One out of five stars
Twenty-one years after going their separate ways, former high school sweethearts Dawson (James Marsden) and Amanda (Michelle Monaghan) are reunited after older mutual friend Tuck (Gerald McRaney) passes away. Dawson is a loner who works on an oil rig, but enjoys reading books about philosophy when he has a break.
Amanda is living a Stepford existence, playing the part of the dutiful, beautiful, stay-at-home mother to a teenage son in a loveless marriage.
We learn about their history through a series of flashbacks in which Luke Bracey plays the young Dawson and Liana Liberato plays young Amanda. And here’s where the movie implodes.
There’s nothing wrong with Bracey as an actor, but this has to be one of the worst pieces of casting I’ve ever seen.

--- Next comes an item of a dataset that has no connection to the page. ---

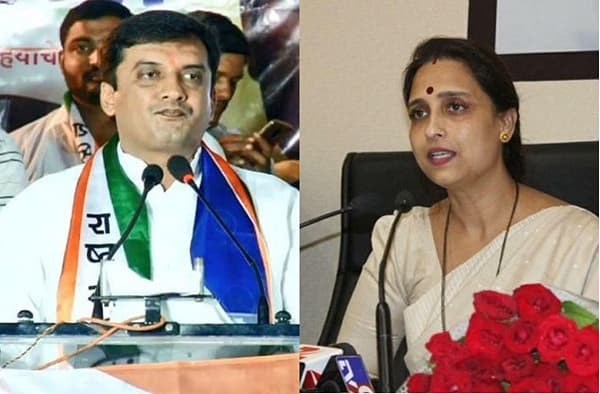 चित्रा वाघ, धनंजय महाडिक यांना भाजपात मोठी जबाबदारी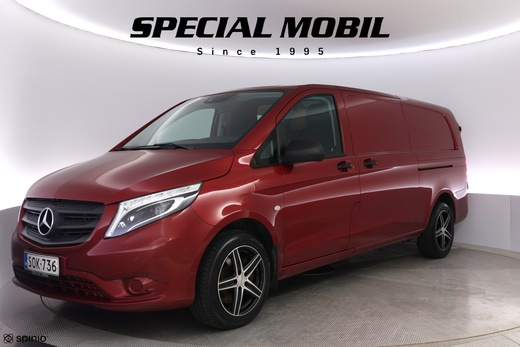 Mercedes-Benz Vito vaihtoauto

He’s supposed to be the high school version of Dawson, but have you ever met a high school student with crow’s feet?
In real life, Bracey couldn’t pass for an undercover cop in high school, never mind the fact there’s virtually no resemblance between him and Marsden. Bracey’s casting is such a distraction, it’s a cinematic disaster. Liberato is much more convincing as a young Monaghan.
As for the plot: Dawson’s crazy, drug-running father and brothers, his relationship with Tuck, and his star-crossed relationship with Amanda past and present -- it hardly matters. Other than the actors’ efforts to try to overcome this flaw-laden film, "The Best of Me"’s only other redeeming quality is that it finally ends.